Standard systemic treatment options for patients with advanced sarcoma are limited. Depending on the histological subtype, patients receive differing lines of therapy usually consisting of doxorubicin, ifosfamide and/or trabectedin. After progression on conventional therapies, some patients are offered more experimental options including Phase I clinical trials. The aim of this study was to evaluate the clinical benefit for sarcoma patients treated within the Phase I Unit of a single referral centre.

METHODS

The response, toxicity and outcome of sarcoma patients treated within Phase I clinical trials at the Royal Marsden between August 1998 and December 2010 were analysed.

RESULTS

One hundred and thirty-three patients were treated. The median number of prior systemic therapies was 3 (range 0-6).

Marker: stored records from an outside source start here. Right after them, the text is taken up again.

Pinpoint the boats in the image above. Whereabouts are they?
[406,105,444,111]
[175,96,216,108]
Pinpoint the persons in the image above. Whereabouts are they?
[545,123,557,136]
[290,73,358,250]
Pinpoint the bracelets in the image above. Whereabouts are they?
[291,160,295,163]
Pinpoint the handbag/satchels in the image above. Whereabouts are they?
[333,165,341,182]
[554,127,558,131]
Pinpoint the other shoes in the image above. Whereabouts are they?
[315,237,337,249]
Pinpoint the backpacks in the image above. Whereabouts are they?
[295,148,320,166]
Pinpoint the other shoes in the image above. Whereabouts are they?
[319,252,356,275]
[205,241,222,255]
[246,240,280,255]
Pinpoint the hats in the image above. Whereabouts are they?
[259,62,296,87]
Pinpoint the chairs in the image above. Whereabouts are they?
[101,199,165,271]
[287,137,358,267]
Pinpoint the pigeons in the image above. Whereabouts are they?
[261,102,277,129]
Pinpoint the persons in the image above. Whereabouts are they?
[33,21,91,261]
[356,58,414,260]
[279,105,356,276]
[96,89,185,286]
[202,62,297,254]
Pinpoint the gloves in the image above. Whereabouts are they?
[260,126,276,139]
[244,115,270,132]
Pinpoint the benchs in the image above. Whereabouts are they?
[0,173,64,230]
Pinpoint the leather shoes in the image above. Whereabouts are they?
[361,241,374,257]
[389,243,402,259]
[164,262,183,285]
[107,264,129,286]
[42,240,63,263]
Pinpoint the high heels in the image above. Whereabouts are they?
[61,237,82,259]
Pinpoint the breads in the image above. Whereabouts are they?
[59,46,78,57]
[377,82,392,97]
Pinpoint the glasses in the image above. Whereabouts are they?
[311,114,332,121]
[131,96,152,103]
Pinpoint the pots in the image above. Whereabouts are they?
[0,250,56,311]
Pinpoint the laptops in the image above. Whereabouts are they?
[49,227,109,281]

The median age of these patients was 48.0 years (range 12.5-81.9), with a male/female ratio of 71/62. One patient (0.8%) achieved a complete response and 2 (1.6%) partial responses. The non-progression rate at 3 and 6 months was 31.5% (95% CI, 23.4-39.6%) and 11.0% (95% CI 5.6-16.5%), respectively. The median progression-free survival was 2.1 months (95% CI, 1.7-2.5), and median overall survival was 7.6 months (95% CI, 4.8-10.4). Twenty-four (18.0%) patients experienced grade 3 or 4 toxicity, and 16 (12.0%) stopped trial treatment due to toxicity.

CONCLUSION

Phase I clinical trials could be considered a therapeutic option in sarcoma patients with no remaining standard treatment due to the low risk of toxicity and the potential for clinical benefit.